TASK DETAILS: Condense the paragraph of the immunization text below that begins "In recent years, the pandemic" into a shorter passage or a list, keeping its main facts.

Immunisation has been instrumental in controlling many infectious diseases that were once prevalent across the globe, such as polio, measles, and meningitis. It has played a huge role in improving individual and community health that resulted in long-term benefits to economies around the world. Just in the last 50 years, vaccines have contributed to substantial reductions in mortality and morbidity globally, saving millions of lives.
In recent years, the pandemic has launched immunisation into the international dialogue, making it top of mind for most of the world. At the same time, the pandemic crisis also caused disruptions to health systems globally, with approximately 25 million children around the world missing out on primary or essential vaccinations in 2021, according to the World Health Organization. This is 5.9 million more children than in 2019, and the highest it has ever been since 2009. This is a great challenge, especially for newborns who have immature and naïve immune systems and are particularly vulnerable to infections, making their lack of vaccinations a serious complication to their health.

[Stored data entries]

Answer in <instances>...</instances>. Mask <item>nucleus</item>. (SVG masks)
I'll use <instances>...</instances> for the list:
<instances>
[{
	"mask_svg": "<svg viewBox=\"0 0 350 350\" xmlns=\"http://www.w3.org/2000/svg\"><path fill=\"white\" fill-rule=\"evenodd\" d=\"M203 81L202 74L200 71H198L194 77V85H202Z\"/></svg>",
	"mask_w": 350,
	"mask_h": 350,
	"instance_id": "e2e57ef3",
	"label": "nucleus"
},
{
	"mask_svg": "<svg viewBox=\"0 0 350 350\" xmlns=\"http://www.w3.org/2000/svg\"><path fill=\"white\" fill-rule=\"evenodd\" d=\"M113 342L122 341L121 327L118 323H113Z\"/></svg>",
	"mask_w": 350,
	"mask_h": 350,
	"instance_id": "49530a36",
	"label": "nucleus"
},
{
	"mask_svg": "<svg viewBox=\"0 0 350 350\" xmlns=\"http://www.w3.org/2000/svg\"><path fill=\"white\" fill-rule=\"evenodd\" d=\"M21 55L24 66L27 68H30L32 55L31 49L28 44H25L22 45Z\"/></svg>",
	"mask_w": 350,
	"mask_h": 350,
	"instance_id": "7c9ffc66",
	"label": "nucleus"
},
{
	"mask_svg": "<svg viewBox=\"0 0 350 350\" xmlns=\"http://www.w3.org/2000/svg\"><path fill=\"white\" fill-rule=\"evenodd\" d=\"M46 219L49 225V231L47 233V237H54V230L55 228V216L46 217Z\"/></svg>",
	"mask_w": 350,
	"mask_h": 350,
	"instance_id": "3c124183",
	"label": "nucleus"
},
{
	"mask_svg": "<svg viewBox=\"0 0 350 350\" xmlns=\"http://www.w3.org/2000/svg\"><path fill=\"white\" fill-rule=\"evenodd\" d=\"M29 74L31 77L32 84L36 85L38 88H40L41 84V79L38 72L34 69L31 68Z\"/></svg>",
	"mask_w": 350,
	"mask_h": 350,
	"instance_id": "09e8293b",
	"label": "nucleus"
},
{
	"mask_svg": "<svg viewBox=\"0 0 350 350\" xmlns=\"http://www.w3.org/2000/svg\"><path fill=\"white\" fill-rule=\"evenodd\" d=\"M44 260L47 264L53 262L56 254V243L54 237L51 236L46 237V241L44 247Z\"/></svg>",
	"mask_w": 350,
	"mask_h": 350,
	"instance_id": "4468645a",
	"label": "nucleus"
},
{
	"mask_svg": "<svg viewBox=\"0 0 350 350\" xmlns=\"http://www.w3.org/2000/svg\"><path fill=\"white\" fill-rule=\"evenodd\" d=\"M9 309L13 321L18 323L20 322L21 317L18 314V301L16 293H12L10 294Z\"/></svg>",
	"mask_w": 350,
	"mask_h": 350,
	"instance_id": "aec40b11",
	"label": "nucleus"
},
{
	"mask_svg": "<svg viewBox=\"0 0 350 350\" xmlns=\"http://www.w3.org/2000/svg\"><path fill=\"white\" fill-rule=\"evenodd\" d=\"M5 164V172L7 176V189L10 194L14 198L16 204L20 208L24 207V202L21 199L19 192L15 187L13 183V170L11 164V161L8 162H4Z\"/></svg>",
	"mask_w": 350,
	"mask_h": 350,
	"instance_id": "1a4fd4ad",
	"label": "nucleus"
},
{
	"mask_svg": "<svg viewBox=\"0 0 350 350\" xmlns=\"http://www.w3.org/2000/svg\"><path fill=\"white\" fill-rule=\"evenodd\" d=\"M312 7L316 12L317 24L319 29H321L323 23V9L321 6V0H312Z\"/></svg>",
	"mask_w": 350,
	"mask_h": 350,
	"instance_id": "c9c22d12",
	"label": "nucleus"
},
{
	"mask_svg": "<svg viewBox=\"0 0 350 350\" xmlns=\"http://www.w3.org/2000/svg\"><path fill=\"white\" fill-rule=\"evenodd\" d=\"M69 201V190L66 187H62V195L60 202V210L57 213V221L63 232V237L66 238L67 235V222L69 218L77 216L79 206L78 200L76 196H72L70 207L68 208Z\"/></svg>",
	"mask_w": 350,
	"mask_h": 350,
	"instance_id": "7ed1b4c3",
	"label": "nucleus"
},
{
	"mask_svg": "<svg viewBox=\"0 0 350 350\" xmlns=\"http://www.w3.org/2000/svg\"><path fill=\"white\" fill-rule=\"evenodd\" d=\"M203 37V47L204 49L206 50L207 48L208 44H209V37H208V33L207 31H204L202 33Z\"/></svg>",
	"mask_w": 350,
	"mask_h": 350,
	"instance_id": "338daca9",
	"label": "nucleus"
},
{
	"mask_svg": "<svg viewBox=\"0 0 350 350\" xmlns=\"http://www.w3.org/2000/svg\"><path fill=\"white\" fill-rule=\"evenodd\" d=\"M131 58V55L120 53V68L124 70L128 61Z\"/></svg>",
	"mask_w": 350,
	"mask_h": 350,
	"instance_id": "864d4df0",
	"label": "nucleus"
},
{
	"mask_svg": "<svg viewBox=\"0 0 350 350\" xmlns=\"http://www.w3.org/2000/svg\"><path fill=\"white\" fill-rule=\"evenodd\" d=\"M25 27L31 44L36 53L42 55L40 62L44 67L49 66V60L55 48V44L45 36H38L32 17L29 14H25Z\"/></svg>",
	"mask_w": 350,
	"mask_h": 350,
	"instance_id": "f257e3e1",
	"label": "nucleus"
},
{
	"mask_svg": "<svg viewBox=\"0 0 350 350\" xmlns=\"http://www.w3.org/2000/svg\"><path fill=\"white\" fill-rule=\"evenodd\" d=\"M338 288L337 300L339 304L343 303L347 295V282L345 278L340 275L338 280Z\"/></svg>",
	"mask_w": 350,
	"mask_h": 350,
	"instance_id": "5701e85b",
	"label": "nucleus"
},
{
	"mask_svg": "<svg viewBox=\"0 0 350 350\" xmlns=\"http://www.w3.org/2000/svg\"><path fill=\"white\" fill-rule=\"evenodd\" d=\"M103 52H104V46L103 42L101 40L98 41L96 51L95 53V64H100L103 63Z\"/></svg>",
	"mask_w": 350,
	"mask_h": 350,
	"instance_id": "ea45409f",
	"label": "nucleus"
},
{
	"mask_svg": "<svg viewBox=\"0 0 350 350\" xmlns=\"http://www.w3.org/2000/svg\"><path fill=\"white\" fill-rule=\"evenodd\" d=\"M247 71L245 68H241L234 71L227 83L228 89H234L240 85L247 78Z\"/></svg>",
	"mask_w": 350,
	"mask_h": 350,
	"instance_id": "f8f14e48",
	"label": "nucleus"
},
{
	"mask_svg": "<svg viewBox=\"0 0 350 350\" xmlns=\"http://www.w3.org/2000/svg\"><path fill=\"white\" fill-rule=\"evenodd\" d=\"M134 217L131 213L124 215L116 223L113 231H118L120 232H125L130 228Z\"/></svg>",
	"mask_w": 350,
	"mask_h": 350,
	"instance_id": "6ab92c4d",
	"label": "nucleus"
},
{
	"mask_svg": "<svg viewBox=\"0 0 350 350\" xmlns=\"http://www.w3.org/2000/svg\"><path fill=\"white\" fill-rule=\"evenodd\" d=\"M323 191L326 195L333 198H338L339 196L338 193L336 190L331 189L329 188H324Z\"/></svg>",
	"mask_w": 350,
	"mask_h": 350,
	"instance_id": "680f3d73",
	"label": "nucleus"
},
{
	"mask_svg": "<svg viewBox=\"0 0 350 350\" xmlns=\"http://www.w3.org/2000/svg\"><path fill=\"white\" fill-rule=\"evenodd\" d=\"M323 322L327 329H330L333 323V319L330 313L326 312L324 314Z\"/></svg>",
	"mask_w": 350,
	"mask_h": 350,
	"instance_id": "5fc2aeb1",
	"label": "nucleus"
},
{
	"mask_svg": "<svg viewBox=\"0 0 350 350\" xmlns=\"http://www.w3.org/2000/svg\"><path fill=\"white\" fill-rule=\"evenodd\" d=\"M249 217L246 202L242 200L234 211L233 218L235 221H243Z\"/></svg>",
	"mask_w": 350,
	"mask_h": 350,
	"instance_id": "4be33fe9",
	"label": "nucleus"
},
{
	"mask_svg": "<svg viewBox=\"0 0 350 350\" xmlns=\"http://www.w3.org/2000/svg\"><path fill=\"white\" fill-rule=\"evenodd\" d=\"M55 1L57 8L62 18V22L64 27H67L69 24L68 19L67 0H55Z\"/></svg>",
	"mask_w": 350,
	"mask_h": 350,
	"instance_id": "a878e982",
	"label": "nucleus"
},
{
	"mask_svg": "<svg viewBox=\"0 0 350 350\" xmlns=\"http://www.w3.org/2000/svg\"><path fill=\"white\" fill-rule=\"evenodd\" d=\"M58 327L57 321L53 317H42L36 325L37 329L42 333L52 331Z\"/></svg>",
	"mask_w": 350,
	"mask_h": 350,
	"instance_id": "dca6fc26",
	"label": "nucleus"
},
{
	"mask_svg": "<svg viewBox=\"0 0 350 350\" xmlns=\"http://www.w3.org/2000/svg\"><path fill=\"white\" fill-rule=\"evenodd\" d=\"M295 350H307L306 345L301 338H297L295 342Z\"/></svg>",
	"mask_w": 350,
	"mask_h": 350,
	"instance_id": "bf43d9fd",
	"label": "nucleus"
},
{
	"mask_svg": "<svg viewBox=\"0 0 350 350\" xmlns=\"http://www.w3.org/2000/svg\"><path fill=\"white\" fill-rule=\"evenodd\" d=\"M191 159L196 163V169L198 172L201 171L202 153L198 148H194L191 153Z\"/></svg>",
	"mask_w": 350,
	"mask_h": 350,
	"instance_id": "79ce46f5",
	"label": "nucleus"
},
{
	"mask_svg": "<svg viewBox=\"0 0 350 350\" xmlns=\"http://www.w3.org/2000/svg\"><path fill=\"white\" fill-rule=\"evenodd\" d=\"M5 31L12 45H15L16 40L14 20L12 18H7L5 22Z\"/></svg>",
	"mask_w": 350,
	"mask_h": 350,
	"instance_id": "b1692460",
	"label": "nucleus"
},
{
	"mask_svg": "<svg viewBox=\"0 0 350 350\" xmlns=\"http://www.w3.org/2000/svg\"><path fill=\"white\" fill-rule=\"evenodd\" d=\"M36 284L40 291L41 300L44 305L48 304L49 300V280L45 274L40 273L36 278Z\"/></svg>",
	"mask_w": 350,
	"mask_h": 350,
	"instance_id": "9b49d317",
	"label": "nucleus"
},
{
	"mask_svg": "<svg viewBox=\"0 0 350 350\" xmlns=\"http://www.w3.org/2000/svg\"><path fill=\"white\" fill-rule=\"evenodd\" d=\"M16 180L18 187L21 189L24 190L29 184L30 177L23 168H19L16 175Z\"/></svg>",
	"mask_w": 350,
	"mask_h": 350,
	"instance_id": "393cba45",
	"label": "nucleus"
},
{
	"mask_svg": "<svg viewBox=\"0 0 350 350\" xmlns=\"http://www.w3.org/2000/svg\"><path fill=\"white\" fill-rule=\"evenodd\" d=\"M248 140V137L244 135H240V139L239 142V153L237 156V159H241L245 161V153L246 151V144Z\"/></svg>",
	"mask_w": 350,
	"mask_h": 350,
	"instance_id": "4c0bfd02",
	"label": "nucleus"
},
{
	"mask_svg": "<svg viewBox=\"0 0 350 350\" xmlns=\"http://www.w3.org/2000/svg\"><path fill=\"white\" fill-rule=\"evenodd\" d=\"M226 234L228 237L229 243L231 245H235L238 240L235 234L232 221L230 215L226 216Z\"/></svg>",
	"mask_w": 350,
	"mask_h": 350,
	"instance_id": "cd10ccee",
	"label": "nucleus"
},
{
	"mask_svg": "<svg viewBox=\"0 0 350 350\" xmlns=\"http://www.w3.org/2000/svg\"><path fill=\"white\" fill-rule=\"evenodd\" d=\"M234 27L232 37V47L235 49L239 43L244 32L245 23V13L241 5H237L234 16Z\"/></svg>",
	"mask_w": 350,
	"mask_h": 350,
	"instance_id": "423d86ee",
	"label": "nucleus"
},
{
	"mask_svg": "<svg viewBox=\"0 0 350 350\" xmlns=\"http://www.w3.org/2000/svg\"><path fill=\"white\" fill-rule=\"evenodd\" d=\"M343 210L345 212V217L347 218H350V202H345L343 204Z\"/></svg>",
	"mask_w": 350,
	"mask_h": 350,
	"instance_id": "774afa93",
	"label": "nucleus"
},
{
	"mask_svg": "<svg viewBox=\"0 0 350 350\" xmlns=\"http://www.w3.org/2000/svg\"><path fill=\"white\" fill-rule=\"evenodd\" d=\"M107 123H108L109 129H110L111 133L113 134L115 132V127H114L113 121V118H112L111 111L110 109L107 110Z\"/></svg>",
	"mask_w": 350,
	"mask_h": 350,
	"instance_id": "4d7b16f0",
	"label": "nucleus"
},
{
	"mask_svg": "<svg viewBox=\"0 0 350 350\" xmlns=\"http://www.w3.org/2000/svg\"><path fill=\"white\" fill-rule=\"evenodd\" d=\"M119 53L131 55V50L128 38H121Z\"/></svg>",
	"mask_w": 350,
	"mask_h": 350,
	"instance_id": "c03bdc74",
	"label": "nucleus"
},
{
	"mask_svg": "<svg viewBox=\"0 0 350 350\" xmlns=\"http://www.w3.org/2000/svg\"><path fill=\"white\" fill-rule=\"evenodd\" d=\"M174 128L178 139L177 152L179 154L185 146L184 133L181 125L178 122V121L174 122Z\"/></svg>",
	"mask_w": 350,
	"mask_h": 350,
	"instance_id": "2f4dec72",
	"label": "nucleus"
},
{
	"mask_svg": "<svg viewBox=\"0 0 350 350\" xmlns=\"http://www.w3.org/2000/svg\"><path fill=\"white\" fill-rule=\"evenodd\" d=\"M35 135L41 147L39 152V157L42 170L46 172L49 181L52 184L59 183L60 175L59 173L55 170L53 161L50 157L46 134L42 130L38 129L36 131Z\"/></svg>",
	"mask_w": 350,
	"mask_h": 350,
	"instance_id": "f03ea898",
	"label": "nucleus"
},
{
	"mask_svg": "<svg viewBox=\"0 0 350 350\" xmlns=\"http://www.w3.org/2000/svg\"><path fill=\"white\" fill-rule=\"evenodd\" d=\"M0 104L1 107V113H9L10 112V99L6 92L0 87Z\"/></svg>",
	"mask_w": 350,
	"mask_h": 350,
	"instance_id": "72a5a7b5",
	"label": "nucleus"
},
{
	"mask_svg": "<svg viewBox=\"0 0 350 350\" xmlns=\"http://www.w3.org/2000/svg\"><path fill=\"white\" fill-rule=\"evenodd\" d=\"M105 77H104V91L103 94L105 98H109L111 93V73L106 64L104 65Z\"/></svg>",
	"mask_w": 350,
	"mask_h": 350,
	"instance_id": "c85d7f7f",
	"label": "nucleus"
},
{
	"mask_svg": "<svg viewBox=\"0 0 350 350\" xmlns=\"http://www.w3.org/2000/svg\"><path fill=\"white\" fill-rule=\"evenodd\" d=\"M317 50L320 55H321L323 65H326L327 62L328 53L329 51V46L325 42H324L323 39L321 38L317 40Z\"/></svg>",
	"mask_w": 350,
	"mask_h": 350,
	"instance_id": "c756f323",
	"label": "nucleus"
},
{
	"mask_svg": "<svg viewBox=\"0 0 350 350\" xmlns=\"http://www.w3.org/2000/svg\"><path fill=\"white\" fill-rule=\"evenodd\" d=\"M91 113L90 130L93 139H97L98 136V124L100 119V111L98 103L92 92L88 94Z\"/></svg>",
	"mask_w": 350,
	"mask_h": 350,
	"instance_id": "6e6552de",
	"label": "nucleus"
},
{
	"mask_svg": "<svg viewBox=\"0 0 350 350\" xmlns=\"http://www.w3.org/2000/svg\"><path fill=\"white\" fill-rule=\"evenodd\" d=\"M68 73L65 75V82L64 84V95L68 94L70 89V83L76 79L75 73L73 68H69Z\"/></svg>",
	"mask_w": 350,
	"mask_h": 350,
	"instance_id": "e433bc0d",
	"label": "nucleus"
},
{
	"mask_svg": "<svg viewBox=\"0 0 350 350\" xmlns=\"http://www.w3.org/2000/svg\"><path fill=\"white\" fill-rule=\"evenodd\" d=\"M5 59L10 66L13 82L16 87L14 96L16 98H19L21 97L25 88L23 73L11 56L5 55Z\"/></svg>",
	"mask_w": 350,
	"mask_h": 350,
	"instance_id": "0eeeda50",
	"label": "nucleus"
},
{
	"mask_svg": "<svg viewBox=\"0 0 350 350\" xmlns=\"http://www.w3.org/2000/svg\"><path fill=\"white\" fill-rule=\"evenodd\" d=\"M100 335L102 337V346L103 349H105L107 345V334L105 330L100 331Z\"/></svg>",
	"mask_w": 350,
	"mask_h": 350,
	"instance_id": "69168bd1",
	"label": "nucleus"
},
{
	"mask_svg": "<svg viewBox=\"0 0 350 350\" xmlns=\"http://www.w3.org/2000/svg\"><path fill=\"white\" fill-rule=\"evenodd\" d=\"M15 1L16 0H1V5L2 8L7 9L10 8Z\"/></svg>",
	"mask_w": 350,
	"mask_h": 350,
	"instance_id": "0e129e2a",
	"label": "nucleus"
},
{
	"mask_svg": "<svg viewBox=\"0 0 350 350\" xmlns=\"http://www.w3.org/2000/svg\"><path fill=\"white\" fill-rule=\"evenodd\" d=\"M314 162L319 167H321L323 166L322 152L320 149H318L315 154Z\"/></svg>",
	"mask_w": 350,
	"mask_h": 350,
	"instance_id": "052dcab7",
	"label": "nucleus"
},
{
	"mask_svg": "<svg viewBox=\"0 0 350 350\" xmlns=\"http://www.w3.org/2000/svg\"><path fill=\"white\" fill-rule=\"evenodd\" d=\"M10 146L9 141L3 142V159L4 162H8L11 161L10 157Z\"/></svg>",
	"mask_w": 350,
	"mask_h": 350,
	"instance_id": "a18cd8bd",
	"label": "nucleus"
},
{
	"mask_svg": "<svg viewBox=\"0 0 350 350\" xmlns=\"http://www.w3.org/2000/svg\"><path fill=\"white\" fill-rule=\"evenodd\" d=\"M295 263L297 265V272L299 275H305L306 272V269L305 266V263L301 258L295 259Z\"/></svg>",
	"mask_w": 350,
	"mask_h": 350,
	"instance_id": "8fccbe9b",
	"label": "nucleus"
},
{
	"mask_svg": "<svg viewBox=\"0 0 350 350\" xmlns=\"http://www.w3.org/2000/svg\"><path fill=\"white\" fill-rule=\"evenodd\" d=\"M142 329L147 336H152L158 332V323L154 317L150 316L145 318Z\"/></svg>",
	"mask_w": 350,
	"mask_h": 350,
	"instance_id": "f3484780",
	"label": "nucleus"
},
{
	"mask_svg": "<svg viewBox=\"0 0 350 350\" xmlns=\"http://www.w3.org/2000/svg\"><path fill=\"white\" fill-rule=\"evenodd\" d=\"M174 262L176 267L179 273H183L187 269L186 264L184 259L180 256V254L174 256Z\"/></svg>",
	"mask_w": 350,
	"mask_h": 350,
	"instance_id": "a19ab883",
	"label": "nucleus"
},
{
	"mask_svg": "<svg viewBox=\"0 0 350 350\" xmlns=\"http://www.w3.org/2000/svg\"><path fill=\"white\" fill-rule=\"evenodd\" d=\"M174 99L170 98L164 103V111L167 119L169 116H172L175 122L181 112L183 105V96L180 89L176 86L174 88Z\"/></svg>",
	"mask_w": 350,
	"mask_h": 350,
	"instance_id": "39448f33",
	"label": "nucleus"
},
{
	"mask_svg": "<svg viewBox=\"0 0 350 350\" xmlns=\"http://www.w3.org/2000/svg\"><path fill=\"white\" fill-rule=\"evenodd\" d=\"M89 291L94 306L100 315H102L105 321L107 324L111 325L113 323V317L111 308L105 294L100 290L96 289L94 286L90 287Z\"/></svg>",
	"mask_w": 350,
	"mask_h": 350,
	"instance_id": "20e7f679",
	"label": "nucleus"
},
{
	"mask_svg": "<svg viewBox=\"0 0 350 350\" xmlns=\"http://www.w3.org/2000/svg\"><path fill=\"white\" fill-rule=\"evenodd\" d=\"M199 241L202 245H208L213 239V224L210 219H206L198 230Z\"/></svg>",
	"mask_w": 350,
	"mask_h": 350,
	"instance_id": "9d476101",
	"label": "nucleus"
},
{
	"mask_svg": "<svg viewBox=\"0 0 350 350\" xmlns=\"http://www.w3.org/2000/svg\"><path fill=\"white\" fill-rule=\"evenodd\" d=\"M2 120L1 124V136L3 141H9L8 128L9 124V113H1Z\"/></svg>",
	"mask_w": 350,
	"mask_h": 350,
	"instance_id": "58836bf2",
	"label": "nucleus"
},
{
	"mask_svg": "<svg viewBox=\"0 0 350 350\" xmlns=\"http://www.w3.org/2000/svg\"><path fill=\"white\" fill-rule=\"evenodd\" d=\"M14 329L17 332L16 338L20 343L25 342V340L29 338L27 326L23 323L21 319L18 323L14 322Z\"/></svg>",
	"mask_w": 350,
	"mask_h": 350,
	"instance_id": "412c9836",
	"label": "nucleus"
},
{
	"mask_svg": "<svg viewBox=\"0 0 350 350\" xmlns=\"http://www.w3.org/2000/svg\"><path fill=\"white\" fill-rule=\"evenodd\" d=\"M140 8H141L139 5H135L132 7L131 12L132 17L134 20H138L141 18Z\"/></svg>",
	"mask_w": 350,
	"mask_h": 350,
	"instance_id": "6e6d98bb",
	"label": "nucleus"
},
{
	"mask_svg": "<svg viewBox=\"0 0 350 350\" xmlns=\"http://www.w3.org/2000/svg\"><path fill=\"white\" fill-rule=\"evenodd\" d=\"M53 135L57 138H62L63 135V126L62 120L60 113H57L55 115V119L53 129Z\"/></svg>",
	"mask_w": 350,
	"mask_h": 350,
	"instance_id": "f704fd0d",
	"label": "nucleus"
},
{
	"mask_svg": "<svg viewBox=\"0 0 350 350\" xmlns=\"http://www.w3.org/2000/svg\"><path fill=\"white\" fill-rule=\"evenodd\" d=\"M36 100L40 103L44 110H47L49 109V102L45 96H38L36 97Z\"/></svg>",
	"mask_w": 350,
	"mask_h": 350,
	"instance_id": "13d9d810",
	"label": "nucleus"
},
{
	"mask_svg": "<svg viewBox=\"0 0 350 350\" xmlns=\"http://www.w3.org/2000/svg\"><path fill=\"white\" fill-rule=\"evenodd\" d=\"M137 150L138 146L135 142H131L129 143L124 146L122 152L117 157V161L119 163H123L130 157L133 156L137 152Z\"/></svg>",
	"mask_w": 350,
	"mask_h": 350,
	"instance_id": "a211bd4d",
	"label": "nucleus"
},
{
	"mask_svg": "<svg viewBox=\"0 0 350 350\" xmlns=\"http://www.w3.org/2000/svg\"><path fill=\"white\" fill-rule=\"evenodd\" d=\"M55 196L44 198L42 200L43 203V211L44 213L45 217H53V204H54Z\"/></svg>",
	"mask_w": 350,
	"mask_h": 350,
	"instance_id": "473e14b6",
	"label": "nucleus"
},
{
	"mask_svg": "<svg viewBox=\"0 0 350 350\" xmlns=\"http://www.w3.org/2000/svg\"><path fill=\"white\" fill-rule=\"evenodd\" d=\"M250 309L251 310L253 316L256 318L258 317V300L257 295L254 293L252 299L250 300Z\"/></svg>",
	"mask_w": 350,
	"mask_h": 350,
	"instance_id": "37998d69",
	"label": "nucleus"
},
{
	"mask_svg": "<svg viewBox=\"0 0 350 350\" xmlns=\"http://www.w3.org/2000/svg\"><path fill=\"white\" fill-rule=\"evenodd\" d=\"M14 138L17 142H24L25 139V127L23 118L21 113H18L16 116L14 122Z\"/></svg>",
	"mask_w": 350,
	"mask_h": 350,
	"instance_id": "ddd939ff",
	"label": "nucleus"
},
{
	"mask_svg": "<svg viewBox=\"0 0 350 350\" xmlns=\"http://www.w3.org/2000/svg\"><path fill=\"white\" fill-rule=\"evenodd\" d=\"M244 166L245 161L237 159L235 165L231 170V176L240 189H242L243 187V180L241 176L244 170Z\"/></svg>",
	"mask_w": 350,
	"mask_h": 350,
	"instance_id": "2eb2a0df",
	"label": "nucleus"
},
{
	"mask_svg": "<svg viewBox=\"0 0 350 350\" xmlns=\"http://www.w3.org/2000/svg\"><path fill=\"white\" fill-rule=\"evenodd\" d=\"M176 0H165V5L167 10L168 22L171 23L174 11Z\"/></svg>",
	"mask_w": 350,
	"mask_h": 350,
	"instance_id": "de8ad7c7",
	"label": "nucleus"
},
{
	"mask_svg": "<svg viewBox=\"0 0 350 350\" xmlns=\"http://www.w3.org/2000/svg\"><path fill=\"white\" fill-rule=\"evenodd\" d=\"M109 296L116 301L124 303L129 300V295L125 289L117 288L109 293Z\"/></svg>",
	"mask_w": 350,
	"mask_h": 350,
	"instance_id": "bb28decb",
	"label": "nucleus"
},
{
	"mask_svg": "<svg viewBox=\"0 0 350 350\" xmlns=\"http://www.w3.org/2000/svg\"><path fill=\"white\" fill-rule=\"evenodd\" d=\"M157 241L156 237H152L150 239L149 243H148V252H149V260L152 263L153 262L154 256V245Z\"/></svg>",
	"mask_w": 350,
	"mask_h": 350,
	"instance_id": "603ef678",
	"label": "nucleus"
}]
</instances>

WRITTEN RESPONSE:
- The pandemic brought immunization into international dialogue but also disrupted health systems worldwide.
- According to the World Health Organization, about 25 million children missed primary or essential vaccinations in 2021.
- That figure was 5.9 million more than in 2019 and the highest since 2009.
- Newborns are especially at risk because their immature, naïve immune systems leave them particularly vulnerable to infections.